REQUIREMENT 1:
Please replace "cross" with "crucifix" in the cross-wearing article, and give the passage that begins at the words "According to a" and stops after "symbol at work.".
REQUIREMENT 2:
In the cross-wearing article, which working group does Lord Alton head?

DOCUMENT TEXT:
========================

According to a March 10th article in the Daily Telegraph, ministers will fight a case at the European Court of Human Rights in which two British women will seek to establish their right to display the cross. They will argue that “because it is not a “requirement” of the Christian faith, employers can ban the wearing of the cross and sack workers who insist on doing so,” the Telegraph reports.

It is the first time that the Government has been forced to state whether it backs the right of Christians to wear the symbol at work.

The Christian women bringing the case, Nadia Eweida and Shirley Chaplin, claim that they were discriminated against when their employers banned them from wearing a cross. They want the European Court to rule that this breached their human right to manifest their religion.

Lord Alton of Liverpool told the Dignitatis Humanae Institute: “In the most subtle way, we in Britain are again seeing religious freedom – a liberty that underpins all the others – under threat. And again it is Christians who are being unjustly targeted, not members of other religions.”

The Catholic peer, who heads the Cross Party Working Group on Human Dignity, added: “What makes this stance particularly strange is that only last month the leader of a British Government delegation on a visit to the Vatican warned that the UK was under threat from a rising tide of “militant secularisation” reminiscent of “totalitarian regimes.” Is the Government therefore now consciously willing to lead the country down this path?”

========================

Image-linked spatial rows

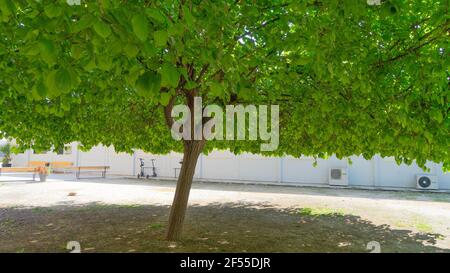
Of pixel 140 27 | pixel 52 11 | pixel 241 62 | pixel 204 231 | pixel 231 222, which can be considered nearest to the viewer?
pixel 140 27

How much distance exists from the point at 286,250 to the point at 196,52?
4.50m

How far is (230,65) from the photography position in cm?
307

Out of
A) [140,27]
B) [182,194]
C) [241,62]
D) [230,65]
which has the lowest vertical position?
[182,194]

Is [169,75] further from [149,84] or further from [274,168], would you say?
[274,168]

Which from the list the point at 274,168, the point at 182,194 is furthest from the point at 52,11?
the point at 274,168

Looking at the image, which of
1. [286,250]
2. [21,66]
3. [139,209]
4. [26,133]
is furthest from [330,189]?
[21,66]

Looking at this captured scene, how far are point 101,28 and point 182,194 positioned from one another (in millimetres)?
5499

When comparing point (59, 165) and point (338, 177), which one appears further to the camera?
point (59, 165)

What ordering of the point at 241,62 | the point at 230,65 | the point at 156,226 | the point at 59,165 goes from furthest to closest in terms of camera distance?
1. the point at 59,165
2. the point at 156,226
3. the point at 241,62
4. the point at 230,65

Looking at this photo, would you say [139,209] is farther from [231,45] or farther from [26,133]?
[231,45]

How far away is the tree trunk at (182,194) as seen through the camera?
279 inches

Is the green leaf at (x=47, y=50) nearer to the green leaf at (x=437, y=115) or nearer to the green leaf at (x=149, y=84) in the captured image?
the green leaf at (x=149, y=84)

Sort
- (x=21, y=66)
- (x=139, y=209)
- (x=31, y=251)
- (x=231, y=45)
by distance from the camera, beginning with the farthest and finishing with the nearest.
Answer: (x=139, y=209) → (x=31, y=251) → (x=21, y=66) → (x=231, y=45)
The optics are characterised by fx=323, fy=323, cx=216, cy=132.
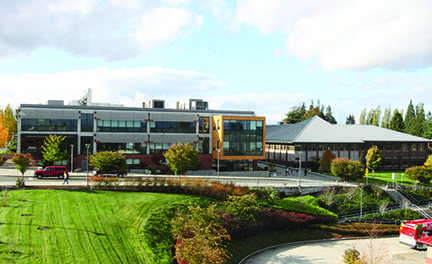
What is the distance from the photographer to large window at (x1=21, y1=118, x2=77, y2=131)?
185ft

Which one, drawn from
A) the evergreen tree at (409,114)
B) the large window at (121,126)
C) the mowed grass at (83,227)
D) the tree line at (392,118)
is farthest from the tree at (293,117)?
the mowed grass at (83,227)

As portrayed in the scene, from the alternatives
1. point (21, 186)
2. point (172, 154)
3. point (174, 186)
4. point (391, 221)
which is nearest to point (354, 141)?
point (391, 221)

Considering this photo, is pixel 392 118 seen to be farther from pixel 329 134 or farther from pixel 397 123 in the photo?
pixel 329 134

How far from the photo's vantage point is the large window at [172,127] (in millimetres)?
61688

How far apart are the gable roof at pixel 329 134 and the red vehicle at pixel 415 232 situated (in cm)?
3742

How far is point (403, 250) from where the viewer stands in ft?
107

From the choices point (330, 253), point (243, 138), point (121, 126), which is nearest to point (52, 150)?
point (121, 126)

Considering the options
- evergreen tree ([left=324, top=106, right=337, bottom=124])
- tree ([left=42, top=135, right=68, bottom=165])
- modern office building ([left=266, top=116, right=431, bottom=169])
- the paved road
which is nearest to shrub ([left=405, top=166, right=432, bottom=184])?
the paved road

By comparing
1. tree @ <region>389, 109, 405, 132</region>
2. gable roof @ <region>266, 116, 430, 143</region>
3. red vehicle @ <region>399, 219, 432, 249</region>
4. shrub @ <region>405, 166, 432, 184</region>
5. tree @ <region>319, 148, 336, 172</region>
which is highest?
tree @ <region>389, 109, 405, 132</region>

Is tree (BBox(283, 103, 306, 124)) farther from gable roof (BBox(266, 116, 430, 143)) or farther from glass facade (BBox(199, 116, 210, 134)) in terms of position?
glass facade (BBox(199, 116, 210, 134))

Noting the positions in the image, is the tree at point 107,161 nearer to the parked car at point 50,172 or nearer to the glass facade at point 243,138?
the parked car at point 50,172

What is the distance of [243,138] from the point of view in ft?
206

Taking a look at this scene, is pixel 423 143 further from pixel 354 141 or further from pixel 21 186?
pixel 21 186

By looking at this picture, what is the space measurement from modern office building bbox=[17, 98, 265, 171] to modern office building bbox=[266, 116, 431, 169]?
1354 centimetres
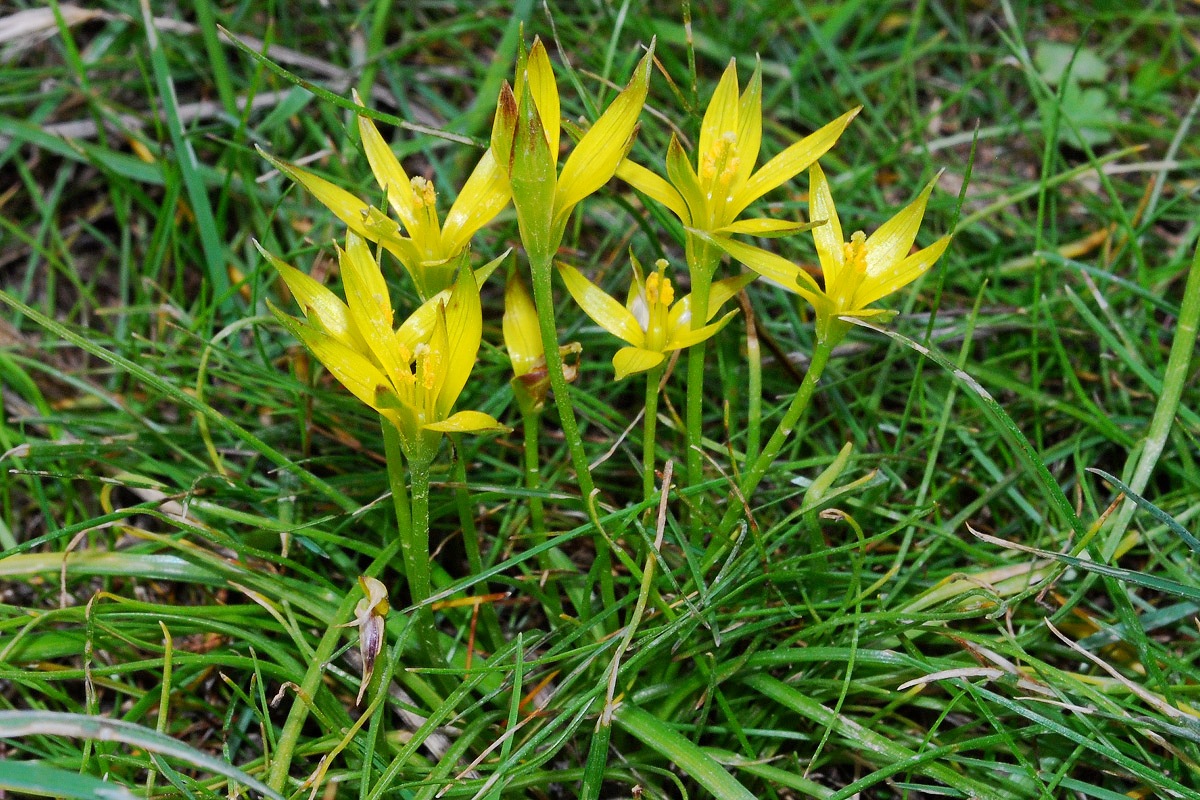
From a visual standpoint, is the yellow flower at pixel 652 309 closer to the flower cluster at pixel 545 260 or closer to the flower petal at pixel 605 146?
the flower cluster at pixel 545 260

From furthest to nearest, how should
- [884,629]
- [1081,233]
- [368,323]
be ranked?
[1081,233]
[884,629]
[368,323]

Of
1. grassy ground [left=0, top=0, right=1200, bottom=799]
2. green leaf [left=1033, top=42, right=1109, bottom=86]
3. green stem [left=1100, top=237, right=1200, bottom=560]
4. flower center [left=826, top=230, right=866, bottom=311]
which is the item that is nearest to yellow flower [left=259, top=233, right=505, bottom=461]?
grassy ground [left=0, top=0, right=1200, bottom=799]

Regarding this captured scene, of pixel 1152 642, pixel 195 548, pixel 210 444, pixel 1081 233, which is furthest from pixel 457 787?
pixel 1081 233

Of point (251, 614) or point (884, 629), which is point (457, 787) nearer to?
point (251, 614)

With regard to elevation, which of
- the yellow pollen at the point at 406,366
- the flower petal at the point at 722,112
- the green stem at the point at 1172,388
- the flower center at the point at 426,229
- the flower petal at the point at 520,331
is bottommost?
the green stem at the point at 1172,388

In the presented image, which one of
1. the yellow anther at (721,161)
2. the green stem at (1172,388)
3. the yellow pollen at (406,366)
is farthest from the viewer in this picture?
the green stem at (1172,388)

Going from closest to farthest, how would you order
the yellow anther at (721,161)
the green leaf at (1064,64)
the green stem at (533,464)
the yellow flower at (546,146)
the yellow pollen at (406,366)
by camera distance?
the yellow flower at (546,146)
the yellow pollen at (406,366)
the yellow anther at (721,161)
the green stem at (533,464)
the green leaf at (1064,64)

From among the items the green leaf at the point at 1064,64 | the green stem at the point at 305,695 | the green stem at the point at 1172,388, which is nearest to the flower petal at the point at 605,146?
the green stem at the point at 305,695
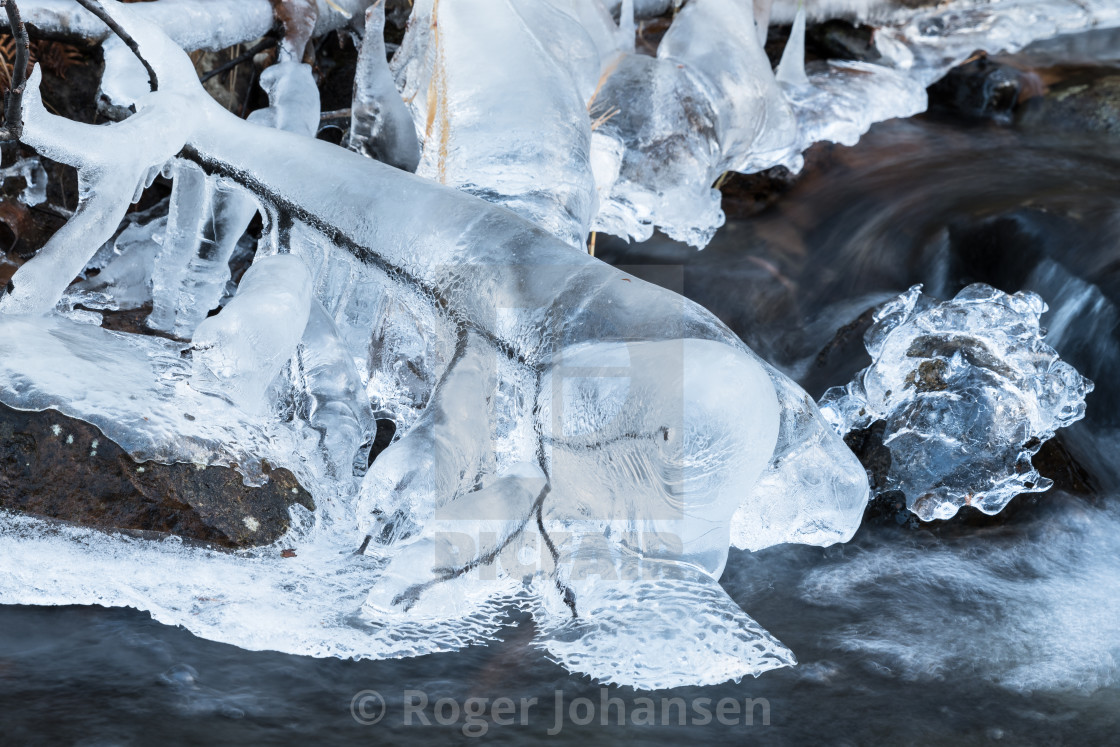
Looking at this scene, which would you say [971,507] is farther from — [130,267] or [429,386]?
[130,267]

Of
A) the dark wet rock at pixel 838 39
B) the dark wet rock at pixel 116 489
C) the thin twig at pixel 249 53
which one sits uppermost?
the dark wet rock at pixel 838 39

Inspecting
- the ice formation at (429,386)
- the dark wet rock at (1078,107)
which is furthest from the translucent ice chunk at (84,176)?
the dark wet rock at (1078,107)

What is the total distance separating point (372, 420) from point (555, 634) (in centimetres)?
107

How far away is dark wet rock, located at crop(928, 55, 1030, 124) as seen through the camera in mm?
5383

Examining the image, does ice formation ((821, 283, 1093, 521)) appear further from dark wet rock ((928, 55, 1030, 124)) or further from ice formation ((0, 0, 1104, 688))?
dark wet rock ((928, 55, 1030, 124))

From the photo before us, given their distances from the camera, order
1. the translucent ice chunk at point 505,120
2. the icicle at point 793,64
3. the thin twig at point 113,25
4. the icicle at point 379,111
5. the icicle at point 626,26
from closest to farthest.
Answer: the thin twig at point 113,25 → the translucent ice chunk at point 505,120 → the icicle at point 379,111 → the icicle at point 626,26 → the icicle at point 793,64

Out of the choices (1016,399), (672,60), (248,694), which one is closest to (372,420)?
(248,694)

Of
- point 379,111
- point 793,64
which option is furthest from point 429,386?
point 793,64

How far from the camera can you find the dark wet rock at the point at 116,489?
231cm

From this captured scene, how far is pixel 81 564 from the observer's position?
2.23 m

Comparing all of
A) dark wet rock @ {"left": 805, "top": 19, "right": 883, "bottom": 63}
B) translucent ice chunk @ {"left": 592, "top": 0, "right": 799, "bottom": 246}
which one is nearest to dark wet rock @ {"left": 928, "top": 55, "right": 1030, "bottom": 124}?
dark wet rock @ {"left": 805, "top": 19, "right": 883, "bottom": 63}

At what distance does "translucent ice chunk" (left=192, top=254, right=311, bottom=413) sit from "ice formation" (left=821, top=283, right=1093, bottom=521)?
1864 mm

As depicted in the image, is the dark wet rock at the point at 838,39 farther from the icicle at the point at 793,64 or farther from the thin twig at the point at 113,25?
the thin twig at the point at 113,25

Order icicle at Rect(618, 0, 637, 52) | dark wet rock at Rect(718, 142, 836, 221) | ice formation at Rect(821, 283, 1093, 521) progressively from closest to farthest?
ice formation at Rect(821, 283, 1093, 521)
icicle at Rect(618, 0, 637, 52)
dark wet rock at Rect(718, 142, 836, 221)
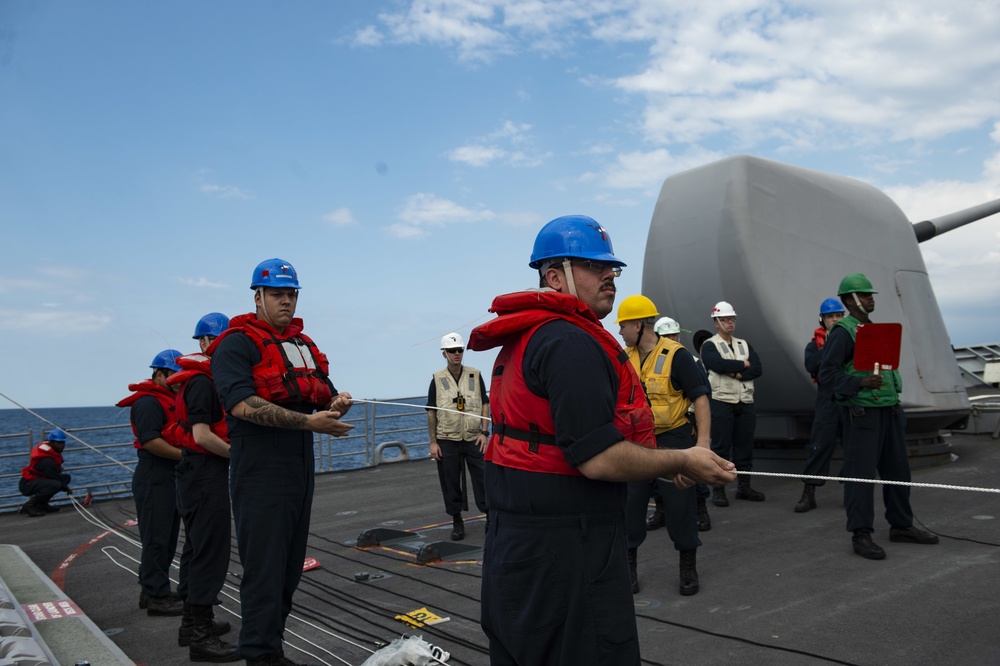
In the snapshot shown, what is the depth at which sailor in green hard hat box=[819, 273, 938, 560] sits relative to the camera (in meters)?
6.20

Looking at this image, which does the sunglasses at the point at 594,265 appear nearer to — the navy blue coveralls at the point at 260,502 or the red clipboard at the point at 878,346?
the navy blue coveralls at the point at 260,502

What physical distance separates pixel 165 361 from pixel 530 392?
483 centimetres

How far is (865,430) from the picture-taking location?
20.8 feet

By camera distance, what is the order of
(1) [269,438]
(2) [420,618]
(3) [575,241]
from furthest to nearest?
1. (2) [420,618]
2. (1) [269,438]
3. (3) [575,241]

========================

SOLUTION 1:
According to a March 10th article in the Daily Telegraph, ministers will fight a case at the European Court of Human Rights in which two British women will seek to establish their right to display the crucifix. They will argue that “because it is not a “requirement” of the Christian faith, employers can ban the wearing of the crucifix and sack workers who insist on doing so,” the Telegraph reports.

It is the first time that the Government has been forced to state whether it backs the right of Christians to wear the symbol at work.

SOLUTION 2:
The Cross Party Working Group on Human Dignity.